Attività da svolgere:
a) Secondo il testo sulle proteste a Cuba, da quale cittadina sono partite le manifestazioni?
b) Nel testo sulle proteste a Cuba, perché il governo respinge la proposta di istituire corridoi umanitari? Rispondi in una o due frasi.
c) Prosegui il testo sulle proteste a Cuba a partire dall'ultima frase riportata.

Brano citato:
+===+

Stretta nella morsa implacabile della pandemia da un lato e dell’embargo Usa, mai così spietato, dall’altro, Cuba deve difendersi ora anche dalle proteste più intense degli ultimi decenni.

PROTESTE che sono partite domenica da San Antonio de los Baños, una cittadina di 50mila abitanti a sud-ovest dell’Avana, e si sono poi estese in altre città dell’isola, al grido di «Abbasso la dittatura» e «Patria e vita», il titolo di un ormai celebre rap anticomunista contrapposto allo slogan rivoluzionario «Patria o morte». A scendere in piazza, come ha riconosciuto il presidente Miguel Díaz-Canel, sono state, però, persone con motivazioni assai distinte.

«Persone del popolo» provate dalla pandemia – proprio domenica l’isola ha registrato un picco di contagi (circa 7mila) e di decessi (47) – e stanche della carenza di generi alimentari e medicine, delle lunghe file per acquistare prodotti di prima necessità sempre più difficili da reperire. C’erano anche, ha precisato il presidente, «rivoluzionari confusi» sulle vere cause dell’attuale crisi economica, in gran parte riconducibili al tentativo degli Usa di soffocare l’isola con tutti i mezzi possibili. Perché, ha detto il presidente, «i 60 anni della Rivoluzione cubana hanno dato loro molto fastidio, tanto da spingerli ad aumentare le pressioni nei nostri confronti».

I RIVOLUZIONARI presenti in piazza, tuttavia, «hanno manifestato in modo diverso», chiedendo spiegazioni ma «senza smettere di sostenere la rivoluzione». Ed è proprio con loro che il presidente ha voluto parlare, recandosi di persona a San Antonio de los Baños per fornire le spiegazioni richieste sulla «complessità del momento attuale» e sul coraggio e la dignità con cui Cuba vi ha saputo far fronte.

Ma a protestare, ha proseguito Díaz-Canel, c’erano anche e soprattutto gruppi di oppositori generosamente sovvenzionati da Washington, che, sulle reti sociali, preparavano da giorni le proteste, proponendo tutto il ricettario tipico della destra filo-Usa, a cominciare dall’istituzione di corridoi umanitari, come se avessero realmente a cuore il benessere della popolazione cubana.

Un ricettario che il governo ha naturalmente respinto, ricordando come «i concetti di corridoio umanitario e di aiuto umanitario siano associati alle aree di conflitto» e non possano certo essere applicati a un paese come Cuba.

+===+

Dati riportati:
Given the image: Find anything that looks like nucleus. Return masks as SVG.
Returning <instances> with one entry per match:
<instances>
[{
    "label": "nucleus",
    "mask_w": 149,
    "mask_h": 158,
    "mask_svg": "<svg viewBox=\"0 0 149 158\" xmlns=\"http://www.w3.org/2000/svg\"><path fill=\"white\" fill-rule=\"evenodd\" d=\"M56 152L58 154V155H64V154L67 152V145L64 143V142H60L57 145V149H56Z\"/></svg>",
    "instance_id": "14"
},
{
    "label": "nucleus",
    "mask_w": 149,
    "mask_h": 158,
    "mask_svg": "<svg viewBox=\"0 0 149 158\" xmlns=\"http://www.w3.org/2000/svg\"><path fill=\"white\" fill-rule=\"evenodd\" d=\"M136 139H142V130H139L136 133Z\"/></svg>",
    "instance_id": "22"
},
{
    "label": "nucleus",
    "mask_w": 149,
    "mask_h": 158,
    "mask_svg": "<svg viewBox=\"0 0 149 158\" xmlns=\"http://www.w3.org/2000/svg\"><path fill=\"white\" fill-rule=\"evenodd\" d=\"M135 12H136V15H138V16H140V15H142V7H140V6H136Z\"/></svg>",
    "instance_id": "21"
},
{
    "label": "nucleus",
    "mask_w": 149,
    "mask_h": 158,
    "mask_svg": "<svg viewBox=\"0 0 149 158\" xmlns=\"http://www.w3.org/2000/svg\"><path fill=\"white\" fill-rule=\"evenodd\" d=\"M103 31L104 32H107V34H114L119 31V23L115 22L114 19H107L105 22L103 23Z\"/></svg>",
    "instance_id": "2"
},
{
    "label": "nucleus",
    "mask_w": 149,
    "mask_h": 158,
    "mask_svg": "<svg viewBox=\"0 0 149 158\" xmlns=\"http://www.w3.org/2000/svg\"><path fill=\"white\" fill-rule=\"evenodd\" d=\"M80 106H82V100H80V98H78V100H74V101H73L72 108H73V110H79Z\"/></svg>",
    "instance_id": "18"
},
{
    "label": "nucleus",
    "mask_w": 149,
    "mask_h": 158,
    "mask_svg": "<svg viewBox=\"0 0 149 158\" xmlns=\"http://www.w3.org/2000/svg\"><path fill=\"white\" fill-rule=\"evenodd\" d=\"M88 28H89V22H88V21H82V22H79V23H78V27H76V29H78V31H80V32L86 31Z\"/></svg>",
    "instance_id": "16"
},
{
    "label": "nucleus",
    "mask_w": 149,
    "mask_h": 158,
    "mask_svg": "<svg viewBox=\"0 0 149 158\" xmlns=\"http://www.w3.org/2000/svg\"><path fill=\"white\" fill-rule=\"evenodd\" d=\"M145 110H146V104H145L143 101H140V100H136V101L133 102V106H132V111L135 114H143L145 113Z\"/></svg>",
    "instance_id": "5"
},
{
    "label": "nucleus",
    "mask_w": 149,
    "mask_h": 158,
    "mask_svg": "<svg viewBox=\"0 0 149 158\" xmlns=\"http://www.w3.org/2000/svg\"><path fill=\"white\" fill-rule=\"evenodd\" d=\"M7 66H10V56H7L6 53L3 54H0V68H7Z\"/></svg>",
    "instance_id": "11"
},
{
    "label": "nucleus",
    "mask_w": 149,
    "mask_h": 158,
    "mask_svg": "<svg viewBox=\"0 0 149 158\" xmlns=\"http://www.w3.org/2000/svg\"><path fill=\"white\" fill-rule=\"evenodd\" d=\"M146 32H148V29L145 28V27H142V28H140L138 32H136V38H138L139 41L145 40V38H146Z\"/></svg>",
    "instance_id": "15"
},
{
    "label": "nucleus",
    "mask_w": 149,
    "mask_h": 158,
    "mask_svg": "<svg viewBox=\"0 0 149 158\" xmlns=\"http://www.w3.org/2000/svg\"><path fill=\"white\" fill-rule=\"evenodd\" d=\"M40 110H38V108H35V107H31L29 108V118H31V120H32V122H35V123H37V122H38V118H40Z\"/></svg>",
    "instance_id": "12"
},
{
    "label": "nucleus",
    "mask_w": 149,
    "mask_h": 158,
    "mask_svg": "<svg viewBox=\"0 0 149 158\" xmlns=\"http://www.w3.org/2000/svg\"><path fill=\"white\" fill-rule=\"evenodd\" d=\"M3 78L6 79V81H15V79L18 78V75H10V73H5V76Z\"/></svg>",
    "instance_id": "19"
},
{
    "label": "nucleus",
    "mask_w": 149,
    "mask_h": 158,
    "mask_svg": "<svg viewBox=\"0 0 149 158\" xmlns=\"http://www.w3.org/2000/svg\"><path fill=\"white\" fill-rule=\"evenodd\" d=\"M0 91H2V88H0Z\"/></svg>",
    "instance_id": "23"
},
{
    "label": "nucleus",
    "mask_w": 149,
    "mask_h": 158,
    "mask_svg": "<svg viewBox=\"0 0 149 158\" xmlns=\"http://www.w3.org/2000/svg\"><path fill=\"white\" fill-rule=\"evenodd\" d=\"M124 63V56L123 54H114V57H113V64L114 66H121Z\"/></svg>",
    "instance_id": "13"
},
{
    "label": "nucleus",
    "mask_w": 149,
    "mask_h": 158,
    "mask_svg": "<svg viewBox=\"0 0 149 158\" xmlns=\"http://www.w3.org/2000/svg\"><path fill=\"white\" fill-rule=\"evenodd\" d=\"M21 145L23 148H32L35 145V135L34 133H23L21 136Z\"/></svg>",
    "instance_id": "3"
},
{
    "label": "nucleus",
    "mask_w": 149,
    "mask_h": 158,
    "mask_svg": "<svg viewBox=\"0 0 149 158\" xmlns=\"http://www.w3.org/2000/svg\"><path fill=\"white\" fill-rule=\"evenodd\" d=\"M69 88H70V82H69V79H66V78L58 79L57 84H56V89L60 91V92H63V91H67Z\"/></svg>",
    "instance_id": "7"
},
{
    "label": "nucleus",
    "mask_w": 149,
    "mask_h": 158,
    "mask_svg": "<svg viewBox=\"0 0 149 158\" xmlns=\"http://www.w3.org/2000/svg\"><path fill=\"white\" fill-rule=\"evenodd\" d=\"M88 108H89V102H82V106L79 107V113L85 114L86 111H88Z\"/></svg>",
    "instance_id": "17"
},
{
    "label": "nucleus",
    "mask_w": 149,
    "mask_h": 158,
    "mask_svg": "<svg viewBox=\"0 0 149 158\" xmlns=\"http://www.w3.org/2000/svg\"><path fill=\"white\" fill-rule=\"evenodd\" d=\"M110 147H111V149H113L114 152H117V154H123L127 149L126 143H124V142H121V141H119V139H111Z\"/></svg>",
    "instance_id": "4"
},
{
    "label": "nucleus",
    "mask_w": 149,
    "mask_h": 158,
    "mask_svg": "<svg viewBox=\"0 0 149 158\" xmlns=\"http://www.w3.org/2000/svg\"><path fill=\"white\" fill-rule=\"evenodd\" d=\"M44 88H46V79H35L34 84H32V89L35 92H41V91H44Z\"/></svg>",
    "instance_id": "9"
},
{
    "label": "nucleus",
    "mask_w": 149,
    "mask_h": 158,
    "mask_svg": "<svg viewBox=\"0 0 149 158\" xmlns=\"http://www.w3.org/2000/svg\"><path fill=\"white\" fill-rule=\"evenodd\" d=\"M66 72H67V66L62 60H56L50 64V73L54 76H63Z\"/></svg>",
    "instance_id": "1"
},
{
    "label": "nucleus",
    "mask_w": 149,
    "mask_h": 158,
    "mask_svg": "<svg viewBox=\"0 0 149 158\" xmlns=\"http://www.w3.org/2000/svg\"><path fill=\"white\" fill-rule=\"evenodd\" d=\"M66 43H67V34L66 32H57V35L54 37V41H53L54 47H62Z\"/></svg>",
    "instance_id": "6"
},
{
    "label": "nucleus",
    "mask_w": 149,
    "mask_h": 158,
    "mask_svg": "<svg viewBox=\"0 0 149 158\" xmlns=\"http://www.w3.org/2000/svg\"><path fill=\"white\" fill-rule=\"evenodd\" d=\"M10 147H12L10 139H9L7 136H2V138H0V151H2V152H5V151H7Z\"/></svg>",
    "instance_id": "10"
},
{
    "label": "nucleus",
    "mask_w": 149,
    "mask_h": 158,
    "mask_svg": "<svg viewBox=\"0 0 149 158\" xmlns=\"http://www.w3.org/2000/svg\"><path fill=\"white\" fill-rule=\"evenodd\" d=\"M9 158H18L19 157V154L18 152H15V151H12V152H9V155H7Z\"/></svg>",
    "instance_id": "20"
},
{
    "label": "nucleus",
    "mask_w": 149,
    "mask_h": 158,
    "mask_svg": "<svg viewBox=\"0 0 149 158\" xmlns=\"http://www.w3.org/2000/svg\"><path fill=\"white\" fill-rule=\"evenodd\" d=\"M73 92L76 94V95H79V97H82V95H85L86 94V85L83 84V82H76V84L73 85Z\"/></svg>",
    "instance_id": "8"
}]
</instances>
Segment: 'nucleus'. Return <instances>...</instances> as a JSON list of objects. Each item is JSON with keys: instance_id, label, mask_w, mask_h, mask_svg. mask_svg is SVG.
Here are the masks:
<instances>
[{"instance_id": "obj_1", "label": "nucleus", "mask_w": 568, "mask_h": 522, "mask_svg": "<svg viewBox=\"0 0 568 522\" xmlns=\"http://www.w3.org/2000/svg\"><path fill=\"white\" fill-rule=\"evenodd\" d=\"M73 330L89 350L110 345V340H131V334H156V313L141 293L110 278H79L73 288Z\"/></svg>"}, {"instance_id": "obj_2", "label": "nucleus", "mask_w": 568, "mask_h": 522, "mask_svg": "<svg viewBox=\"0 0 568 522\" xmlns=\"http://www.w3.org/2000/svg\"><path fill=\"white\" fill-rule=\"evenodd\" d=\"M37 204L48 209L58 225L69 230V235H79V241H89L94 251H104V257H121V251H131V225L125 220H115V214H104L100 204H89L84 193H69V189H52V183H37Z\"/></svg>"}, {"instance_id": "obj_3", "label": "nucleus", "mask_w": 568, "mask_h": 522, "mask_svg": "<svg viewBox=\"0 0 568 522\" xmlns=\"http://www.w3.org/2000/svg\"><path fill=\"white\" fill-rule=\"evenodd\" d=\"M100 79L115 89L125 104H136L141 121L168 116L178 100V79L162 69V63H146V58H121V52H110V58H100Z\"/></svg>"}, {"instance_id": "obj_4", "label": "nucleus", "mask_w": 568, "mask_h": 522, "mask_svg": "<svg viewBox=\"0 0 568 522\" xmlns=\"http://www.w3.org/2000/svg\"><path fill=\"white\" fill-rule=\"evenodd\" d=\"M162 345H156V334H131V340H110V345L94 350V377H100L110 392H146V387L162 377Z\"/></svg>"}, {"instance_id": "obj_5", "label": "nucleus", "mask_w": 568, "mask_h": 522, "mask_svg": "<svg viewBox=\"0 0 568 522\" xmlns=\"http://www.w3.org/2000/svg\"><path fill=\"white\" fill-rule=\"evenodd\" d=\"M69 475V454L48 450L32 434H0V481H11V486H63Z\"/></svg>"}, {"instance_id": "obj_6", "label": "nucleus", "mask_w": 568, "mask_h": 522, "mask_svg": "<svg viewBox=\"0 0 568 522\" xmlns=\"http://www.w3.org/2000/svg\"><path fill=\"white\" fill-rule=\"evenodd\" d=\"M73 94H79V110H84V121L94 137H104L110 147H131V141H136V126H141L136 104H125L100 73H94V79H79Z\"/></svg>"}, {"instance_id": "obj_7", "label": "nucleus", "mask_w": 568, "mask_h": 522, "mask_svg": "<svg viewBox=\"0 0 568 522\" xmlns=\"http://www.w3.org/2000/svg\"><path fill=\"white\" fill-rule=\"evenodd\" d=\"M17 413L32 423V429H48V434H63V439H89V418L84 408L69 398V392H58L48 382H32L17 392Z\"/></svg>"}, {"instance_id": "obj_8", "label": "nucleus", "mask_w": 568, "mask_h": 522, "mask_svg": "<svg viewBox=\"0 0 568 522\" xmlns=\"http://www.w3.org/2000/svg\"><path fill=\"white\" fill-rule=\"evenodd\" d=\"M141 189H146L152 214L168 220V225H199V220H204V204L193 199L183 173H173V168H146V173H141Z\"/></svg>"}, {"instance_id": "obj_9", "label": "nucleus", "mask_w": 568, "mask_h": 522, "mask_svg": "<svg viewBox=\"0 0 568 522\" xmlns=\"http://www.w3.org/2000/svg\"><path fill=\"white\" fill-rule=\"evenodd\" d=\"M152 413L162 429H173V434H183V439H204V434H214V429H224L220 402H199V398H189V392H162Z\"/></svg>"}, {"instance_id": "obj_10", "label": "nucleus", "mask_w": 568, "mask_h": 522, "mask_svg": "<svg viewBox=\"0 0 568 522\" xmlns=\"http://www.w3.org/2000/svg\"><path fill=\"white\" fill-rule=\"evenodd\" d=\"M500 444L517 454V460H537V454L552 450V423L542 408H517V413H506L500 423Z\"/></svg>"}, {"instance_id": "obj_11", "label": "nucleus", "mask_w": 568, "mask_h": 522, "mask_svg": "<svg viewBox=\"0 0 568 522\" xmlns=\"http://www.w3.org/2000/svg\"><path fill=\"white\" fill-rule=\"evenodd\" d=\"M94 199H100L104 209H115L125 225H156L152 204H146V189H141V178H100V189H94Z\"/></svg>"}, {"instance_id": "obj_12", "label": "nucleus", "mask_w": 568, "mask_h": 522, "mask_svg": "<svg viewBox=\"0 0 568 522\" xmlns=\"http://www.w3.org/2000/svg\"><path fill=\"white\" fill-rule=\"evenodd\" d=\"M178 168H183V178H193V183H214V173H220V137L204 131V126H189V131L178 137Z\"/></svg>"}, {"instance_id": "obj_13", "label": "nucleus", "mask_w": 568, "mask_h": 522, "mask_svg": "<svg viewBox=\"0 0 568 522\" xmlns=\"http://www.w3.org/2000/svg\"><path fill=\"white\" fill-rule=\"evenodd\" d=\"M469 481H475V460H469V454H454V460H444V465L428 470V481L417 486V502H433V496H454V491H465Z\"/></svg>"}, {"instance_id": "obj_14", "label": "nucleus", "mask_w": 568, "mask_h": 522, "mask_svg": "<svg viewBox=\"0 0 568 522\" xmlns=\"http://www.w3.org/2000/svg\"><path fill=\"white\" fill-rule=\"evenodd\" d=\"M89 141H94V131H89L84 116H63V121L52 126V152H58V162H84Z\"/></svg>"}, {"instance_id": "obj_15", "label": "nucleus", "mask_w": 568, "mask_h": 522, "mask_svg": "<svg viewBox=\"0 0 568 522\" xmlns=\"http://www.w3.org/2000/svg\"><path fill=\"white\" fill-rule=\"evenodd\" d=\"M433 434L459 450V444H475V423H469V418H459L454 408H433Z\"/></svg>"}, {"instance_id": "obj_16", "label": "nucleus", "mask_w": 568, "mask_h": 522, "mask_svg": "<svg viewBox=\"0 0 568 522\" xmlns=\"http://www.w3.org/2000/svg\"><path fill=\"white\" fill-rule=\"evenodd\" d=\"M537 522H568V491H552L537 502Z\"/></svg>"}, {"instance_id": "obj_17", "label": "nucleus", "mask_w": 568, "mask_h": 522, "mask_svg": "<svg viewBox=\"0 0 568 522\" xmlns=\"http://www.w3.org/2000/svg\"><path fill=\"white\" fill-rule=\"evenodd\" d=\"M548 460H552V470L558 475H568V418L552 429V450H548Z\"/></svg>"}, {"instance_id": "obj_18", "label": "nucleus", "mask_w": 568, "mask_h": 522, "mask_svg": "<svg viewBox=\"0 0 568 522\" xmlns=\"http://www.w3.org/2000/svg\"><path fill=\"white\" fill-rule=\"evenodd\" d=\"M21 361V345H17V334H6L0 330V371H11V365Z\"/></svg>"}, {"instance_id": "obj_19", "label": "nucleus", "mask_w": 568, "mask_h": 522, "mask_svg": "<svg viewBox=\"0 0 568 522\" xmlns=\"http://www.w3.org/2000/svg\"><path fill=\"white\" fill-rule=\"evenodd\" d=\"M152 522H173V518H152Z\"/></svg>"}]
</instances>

+===+

Soluzioni in ordine:
a) Da San Antonio de los Baños, una cittadina di 50mila abitanti a sud-ovest dell'Avana.

b) Il governo la respinge perché i concetti di corridoio umanitario e di aiuto umanitario sono associati alle aree di conflitto. Per questo non possono essere applicati a un paese come Cuba.

c)
È IN QUESTO QUADRO che il consigliere per la Sicurezza Usa Jake Sullivan ha pensato bene di mettere in guardia il governo cubano da qualunque ricorso alla violenza repressiva nei confronti dei manifestanti, meritandosi l’immediata risposta del ministro degli Esteri Bruno Rodriguez: «gli Usa non hanno alcuna autorità politica e morale per parlare di Cuba». Tanto più che, come ha ribadito Díaz-Canel, se davvero si preoccupassero delle sorti del popolo cubano basterebbe che rimuovessero le 243 misure adottate da Trump. «Con che fondamento legale o morale un governo straniero può applicare una tale politica contro un piccolo paese e per di più in mezzo a situazioni così avverse?».

SENZA CONTARE che, ben diversamente dalla prassi abituale seguita dalle amministrazioni latinoamericane amiche degli Usa in caso di proteste anti-governative – come indicano fin troppo bene gli esempi del Cile e della Colombia -, a Cuba, durante le manifestazioni, non si hanno notizie di morti, né di lesioni oculari, né di un ricorso sproporzionato alla violenza: l’unico ferito confermato è un agente. Ma è a ben altro che sta pensando Washington. Secondo quanto ha riferito il portale russo Avia.pro, gli Usa avrebbero l’intenzione di inviare navi da guerra di fronte alle coste cubane con l’obiettivo – incredibile a dirsi – di evitare interferenze esterne, vale a dire di scongiurare il rischio che il governo cubano riceva assistenza dalla Russia. E questo proprio mentre Mosca si è pronunciata contro qualsiasi «intervento esterno».